My problem is with (b). Let $\epsilon_0 \equiv \epsilon_3 - \epsilon_2$. Now in the canonical ensemble, the system doesn't exchange particles with the thermal bath but subsystems of the system can exchange particles with one another. In our case the surfactants in the solution will flow to the surface, driven by the difference in potential energy $\epsilon_0$ between the solution and surface. They should keep flowing until $dF_{\text{total}} = dF_2 - dF_3 = 0$ since the total Helmholtz free energy of the subsystems combined has to be minimized. But this implies $\frac{\partial F_2}{\partial N}|_{T,V} = \frac{\partial F_3}{\partial N}|_{T,V} \Rightarrow \mu_2 = \mu_3$ hence $n_2 = n_3 \lambda e^{-\beta\epsilon_0}$ which is certainly the wrong answer since this implies $n_2 \ll n_3$ for $\epsilon_0 \rightarrow \infty$ whereas it should be the other way around; in fact the correct answer should be $n_2 = n_3 \lambda e^{\beta\epsilon_0}$.

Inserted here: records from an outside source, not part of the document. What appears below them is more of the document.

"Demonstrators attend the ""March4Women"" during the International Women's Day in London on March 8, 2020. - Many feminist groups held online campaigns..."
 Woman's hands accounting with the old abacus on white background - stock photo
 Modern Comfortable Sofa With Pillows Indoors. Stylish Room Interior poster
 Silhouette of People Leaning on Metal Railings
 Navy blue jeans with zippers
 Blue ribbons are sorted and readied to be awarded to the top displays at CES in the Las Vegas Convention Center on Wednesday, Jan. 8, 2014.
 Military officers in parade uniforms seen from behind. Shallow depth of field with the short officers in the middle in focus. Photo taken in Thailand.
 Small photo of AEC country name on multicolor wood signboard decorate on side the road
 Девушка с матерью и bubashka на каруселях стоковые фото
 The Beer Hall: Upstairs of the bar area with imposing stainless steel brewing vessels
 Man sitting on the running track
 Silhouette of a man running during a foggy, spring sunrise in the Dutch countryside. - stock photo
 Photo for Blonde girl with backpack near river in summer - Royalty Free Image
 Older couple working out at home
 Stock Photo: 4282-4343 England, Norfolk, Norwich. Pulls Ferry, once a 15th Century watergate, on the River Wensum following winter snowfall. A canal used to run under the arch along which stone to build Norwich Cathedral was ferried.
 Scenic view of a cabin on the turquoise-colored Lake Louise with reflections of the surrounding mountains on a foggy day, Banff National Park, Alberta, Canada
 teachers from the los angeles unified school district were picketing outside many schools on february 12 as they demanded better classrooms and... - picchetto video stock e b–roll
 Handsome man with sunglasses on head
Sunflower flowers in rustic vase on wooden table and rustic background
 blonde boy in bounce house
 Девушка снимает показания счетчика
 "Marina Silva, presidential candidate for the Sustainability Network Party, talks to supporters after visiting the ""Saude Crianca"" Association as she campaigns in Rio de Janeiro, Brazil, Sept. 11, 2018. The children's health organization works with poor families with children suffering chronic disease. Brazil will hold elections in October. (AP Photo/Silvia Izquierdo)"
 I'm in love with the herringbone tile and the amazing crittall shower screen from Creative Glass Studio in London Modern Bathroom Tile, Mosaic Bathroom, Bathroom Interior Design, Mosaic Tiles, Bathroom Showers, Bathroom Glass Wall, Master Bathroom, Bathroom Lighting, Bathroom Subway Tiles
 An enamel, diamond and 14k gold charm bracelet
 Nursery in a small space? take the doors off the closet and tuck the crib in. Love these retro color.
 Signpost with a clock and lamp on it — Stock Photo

So where am I going wrong? Thanks in advance.

 

[Matterwave]

[strike]How did you go from $F=Nk_BT\ln n_d\lambda^d-N\epsilon_d-Nk_BT$ to $\mu_d=k_BT\ln n_d\lambda^d-\epsilon_d$?

What happened to the last $-Nk_B T$ term?[/strike]

EDIT: REDACTED

 

[bloby]

Are $\mu_d = -\epsilon_d + k_B T \ln (n_d \lambda^d)$, $\epsilon_0 \equiv \epsilon_3 - \epsilon_2$ and $n_2 = n_3 \lambda e^{\beta\epsilon_0}$ given as the right answers?

 

[WannabeNewton]

Yes blobly. This is problem 4.6 in Kardar if you're interested.

 

[WannabeNewton]

Oops! I forgot that $\epsilon_0 < 0$ as per my sign convention so my answer agrees with the book's answer and the correct limit is actually $\epsilon_0 \rightarrow -\infty$ which gives $n_2 \gg n_3$ as desired.

And thank you to matterwave for setting my head straight on this :)

 

[Matterwave]

This is one deeply confusing sign error, got to admit.